Passage provided.
● ● ● ●

For the secondary outcome, we present the mean (SD) of the Bayley-III cognitive composite score, the language scaled scores (receptive and expressive) and composite scores, and the motor scaled scores (fine and gross) and composite scores. We used a Student's t-test to compare the means between the groups. For all analyses, a two-sided p-value of < 0.05 was considered statistically significant. Statistical analyses were performed using Statistical Package for the Social Sciences (SPSS® Statistics Version 25).
Results
A total of 165 pregnant women showed interest in participating in the study by contacting the study secretariat. From January 2016 until February 2017, a total of 137 pregnant women were enrolled in the study and signed the informed consent. Between the enrollment and randomization, 4 participants withdrew from the study, and in total, 133 pregnant women were randomized to the intervention group (n = 68) or the control group (n = 65). Between randomization and post-testing, nine participants dropped out of the study [six (8.8%) in the intervention group and three (4.6%) in the control group]. In addition, two participants were lost to follow-up due to preterm delivery. Hence, for the primary outcome (UIC), 122 participants [n = 61 (89.7%) in the intervention group and n = 61 (93.8%) in the control group] were included in analysis.
For the secondary outcome (Bayley-III), 112 participants [n = 57 (83.8%) in the intervention group and n = 55 (84.6%) in the control group] were included in the analyses. There were no differences in any baseline characteristics between participants who withdrew from the study and those who completed the study at 11 months (Supplementary Table S1). An overview of the recruitment and flow of participants through the trial is outlined in Figure 1. Baseline characteristics for the randomized pregnant women were similar in the two groups (Table 1).

● ● ● ●

Extracted material.
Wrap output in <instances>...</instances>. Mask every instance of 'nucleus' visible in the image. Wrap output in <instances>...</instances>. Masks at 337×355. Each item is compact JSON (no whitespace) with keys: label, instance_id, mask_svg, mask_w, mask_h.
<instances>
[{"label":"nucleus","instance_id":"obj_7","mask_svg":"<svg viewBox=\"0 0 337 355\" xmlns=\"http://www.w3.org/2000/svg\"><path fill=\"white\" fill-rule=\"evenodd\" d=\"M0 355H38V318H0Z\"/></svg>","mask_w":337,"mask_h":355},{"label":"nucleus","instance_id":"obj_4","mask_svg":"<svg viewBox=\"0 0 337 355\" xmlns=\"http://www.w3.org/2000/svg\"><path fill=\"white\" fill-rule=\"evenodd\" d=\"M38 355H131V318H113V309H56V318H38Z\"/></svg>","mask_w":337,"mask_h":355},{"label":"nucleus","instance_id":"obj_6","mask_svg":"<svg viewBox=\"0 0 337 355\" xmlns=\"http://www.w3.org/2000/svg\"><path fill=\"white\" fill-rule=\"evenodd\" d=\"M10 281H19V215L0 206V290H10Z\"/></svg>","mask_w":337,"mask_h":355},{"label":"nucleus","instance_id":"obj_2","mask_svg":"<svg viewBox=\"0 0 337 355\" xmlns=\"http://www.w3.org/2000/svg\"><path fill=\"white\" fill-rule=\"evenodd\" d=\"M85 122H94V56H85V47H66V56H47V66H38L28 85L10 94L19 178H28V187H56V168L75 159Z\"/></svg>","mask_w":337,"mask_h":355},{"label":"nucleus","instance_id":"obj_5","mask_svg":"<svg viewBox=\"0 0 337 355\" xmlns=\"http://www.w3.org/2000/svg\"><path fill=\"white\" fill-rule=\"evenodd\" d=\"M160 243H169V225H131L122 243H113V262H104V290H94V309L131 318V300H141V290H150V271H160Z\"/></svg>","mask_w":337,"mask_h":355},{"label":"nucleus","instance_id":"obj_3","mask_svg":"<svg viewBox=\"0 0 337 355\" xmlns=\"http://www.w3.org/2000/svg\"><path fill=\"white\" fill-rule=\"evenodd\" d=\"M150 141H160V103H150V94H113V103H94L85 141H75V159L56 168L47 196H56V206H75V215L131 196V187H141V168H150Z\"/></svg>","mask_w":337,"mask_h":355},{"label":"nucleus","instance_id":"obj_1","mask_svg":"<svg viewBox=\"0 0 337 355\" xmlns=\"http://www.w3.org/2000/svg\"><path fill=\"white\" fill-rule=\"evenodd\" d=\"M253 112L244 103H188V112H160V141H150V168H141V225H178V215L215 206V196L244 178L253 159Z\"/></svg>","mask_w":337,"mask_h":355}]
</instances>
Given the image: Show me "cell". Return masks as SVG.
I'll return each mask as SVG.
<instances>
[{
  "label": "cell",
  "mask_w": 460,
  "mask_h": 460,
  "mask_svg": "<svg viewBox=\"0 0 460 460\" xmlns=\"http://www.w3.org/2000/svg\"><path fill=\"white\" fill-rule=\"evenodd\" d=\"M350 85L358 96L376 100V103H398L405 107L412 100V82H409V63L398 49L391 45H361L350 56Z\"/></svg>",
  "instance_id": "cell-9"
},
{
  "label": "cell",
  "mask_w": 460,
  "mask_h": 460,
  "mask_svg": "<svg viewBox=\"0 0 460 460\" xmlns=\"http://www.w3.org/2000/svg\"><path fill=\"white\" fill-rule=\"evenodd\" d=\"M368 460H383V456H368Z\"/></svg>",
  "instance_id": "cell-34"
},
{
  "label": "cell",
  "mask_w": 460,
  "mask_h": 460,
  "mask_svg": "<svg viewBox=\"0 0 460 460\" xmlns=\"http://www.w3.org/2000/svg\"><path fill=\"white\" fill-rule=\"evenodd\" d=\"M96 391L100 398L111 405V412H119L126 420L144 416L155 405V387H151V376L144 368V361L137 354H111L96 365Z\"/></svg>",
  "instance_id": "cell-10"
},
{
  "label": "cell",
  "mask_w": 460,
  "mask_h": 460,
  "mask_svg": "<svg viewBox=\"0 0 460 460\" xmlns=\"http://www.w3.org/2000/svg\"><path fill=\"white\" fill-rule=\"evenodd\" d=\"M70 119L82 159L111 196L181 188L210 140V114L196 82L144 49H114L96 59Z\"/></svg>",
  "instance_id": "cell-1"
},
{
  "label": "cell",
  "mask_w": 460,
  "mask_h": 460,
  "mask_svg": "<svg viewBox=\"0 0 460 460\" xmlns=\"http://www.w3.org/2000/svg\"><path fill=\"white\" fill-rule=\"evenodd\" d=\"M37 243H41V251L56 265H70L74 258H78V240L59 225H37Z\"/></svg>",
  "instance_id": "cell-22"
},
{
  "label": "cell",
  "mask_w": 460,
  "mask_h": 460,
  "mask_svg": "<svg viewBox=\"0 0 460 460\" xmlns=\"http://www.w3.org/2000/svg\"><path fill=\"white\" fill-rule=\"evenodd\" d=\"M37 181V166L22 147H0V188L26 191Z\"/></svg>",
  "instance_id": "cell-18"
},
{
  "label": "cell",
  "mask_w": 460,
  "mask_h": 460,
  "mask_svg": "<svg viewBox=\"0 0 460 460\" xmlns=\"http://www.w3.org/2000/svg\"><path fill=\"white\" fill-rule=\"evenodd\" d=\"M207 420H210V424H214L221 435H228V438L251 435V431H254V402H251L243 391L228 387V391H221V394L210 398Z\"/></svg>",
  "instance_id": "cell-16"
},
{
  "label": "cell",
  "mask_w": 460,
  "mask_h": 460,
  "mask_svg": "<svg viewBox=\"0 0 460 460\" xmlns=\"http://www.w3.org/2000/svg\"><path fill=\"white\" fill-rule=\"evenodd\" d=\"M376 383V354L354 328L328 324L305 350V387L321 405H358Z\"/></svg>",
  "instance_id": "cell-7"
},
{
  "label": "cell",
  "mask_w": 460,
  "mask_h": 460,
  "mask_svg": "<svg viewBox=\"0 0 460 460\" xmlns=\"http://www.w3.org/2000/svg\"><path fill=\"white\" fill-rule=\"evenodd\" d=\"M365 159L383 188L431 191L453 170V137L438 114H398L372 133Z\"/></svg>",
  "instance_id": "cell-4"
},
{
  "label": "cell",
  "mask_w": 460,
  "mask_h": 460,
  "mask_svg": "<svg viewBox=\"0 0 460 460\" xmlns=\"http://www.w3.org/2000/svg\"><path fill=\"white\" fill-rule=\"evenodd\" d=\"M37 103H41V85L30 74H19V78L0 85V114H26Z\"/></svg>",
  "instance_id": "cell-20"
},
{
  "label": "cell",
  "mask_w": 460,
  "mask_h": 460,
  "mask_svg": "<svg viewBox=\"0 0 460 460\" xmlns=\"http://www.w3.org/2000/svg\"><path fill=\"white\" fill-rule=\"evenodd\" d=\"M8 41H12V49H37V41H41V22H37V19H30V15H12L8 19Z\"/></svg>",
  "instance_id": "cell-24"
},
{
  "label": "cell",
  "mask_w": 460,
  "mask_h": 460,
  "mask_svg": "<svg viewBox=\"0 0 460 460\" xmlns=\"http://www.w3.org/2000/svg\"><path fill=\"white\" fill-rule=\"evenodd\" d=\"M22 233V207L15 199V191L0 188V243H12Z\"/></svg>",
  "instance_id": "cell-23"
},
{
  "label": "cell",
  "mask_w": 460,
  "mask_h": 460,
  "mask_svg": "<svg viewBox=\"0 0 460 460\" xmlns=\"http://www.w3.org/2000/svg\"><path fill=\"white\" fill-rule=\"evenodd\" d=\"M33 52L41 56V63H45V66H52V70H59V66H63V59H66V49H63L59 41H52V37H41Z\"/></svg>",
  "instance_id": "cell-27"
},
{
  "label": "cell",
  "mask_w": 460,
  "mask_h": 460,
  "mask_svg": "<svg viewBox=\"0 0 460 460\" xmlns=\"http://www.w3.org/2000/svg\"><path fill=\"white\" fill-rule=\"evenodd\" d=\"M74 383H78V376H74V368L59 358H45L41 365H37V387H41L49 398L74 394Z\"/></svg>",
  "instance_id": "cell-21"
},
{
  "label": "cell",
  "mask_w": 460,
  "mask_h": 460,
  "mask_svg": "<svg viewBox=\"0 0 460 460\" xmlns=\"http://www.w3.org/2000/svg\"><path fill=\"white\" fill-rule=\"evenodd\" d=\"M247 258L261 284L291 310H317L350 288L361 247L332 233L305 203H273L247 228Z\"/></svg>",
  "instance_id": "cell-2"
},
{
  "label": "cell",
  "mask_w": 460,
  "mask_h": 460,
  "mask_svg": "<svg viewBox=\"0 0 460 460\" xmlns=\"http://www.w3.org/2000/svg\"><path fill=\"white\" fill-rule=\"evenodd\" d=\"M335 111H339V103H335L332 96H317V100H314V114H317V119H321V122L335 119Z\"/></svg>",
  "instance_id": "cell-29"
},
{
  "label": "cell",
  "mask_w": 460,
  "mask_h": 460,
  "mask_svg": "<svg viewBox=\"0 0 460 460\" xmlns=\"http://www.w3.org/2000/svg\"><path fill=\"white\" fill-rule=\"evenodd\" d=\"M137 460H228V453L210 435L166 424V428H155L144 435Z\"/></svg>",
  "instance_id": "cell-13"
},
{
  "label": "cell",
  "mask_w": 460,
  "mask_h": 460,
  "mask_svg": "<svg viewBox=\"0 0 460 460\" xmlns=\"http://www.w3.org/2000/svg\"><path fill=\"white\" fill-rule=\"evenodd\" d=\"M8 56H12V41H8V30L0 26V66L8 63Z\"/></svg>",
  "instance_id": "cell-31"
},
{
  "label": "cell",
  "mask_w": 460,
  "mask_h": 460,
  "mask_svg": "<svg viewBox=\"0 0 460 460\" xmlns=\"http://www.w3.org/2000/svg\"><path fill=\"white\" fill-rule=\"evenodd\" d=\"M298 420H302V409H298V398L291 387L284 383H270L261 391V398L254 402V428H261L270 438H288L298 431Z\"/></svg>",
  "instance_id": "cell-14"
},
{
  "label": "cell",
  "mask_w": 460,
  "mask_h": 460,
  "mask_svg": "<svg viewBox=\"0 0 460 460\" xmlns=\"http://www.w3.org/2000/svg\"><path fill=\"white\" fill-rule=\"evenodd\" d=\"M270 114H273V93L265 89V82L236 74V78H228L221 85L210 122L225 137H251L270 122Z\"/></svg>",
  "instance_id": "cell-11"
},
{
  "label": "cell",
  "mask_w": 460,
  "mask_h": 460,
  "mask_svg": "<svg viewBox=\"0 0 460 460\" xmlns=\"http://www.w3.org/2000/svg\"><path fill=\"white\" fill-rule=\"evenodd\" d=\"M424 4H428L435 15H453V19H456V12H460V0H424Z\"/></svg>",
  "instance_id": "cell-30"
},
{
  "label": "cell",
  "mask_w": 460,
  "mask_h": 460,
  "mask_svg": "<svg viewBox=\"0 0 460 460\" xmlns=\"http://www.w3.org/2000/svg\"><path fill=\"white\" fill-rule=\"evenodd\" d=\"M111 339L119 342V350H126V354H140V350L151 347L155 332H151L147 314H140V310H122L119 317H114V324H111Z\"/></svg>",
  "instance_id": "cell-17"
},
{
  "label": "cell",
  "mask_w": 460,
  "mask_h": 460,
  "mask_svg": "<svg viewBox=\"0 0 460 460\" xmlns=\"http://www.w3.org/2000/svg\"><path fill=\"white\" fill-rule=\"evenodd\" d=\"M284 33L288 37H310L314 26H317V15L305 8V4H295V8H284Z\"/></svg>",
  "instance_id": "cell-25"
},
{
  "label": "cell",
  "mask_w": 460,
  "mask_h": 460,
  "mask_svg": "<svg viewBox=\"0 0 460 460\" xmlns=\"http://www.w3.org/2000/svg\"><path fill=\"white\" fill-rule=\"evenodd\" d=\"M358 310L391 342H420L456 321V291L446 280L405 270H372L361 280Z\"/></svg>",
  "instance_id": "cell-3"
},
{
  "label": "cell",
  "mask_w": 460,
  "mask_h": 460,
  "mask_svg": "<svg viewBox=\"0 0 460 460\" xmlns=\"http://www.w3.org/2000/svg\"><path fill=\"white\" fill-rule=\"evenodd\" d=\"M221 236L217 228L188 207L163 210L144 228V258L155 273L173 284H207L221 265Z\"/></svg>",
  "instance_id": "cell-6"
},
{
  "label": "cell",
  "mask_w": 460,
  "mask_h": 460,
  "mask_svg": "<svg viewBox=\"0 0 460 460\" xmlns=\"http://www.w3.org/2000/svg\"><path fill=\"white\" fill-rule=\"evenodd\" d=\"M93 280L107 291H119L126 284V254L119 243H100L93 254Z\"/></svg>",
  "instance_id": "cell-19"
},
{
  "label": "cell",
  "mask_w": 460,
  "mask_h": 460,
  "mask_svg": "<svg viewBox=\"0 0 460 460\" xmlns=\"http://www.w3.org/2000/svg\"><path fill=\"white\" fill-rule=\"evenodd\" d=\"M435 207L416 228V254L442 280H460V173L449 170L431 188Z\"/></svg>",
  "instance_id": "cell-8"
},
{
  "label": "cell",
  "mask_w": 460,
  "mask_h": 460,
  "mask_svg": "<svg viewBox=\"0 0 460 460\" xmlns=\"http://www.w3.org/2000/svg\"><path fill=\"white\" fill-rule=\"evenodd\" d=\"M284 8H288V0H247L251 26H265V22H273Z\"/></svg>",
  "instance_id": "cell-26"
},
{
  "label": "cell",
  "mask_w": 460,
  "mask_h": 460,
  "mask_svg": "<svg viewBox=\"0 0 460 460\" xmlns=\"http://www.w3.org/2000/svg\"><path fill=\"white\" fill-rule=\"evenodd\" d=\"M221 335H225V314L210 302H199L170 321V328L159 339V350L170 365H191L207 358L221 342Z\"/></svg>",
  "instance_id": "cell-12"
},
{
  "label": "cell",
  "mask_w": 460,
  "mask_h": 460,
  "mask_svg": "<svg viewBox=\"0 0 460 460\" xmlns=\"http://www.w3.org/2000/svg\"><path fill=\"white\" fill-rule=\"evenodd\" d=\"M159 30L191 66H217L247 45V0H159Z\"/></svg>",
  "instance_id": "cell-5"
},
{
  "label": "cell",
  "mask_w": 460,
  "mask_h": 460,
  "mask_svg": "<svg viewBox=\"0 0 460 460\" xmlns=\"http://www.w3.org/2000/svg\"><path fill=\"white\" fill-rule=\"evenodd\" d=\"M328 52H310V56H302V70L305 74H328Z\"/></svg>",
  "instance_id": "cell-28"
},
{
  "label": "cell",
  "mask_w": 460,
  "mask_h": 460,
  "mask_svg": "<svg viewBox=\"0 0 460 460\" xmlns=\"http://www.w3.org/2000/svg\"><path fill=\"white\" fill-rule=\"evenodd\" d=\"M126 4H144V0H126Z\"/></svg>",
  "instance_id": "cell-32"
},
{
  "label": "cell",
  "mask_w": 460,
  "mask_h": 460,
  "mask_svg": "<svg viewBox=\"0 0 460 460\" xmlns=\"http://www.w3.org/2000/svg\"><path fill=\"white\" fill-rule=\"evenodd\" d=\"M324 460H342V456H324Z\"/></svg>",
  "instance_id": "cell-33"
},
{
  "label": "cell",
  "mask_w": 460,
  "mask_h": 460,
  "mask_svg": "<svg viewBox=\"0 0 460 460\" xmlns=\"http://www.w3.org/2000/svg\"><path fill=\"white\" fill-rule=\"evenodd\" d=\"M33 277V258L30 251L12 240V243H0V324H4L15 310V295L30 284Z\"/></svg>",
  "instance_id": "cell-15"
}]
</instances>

● ● ● ●

Task brief. Continue the passage on the randomized trial in pregnant women, starting after its final sentence.

Expected output.
Table 1.
Characteristic | Control |
Intervention |
||
---|---|---|---|---|
n | n | |||
Age, years, mean (SD) | 65 | 29.1 (3.5) | 68 | 29.6 (4.0) |
BMI, kg/m2 | 62 | 23.3 (4.3) | 68 | 22.9 (3.9) |
Education, years, % | 63 | 68 | ||
≥12 | 7 | 11.1 | 11 | 16.2 |
13–16 | 15 | 23.8 | 18 | 26.5 |
>16 | 41 | 65.1 | 39 | 57.4 |
Household income (NOKa), % | 63 | 68 | ||
Low (<200,000–549,000) | 15 | 23.8 | 23 | 33.8 |
Medium (550,000–1,249,999) | 40 | 63.5 | 36 | 52.9 |
High (1,250,000 to >2,000,000) | 8 | 12.7 | 9 | 13.2 |
Nicotine use in pregnancy,b yes, % | 62 | 68 | ||
≤gestational week 8 | 7 | 11.3 | 5 | 7.4 |
>gestational week 8 | 0 | 0 | 0 | 0 |
Iodine intake, μg/day, median (IQR)c | 65 | 133 (81–240) | 68 | 152 (92–267) |
Milk and dairy | 65 | 67 (43–92) | 68 | 62 (22–76) |
Egg | 65 | 7 (3–14) | 68 | 7 (3–14) |
Seafoodb | 65 | 33 (94) | 68 | 42 (94) |
Supplements (users only) | 21 | 175 (135–200) | 25 | 150 (131–175) |
Iodine supplement use since becoming pregnant, n (%)d | 59 | 21 (32) | 63 | 29 (43) |
One hundred NOK = ∼11.6 USD/10.2 EUR.
No participants reported use of nicotine after gestational week 8.
Intake estimated from six-day food dairy at baseline.
Reported from food frequency questionnaire.
BMI, body mass index; IQR, interquartile range; NOK, Norwegian Krone; SD, standard deviation.
Mean compliance score was 77, ranging from 35 to 102. More than 70% of the participants had a compliance score of more than 70. Approximately 50% of the participants had a compliance score of more than 80. Less than 10% had a compliance score of <50. The mean (SD), median (IQR), and 5 percentile intakes of the received cod in the intervention group were 306 (62), 318 (275–356), and 175 g per week, respectively. The mean (IQR, min, max) analyzed iodine content of the cod given in the intervention based on analysis of 30 individual cod samples was 81 (46–71, 31, 630) μg/100 g. There were no reported adverse events during or after the intervention.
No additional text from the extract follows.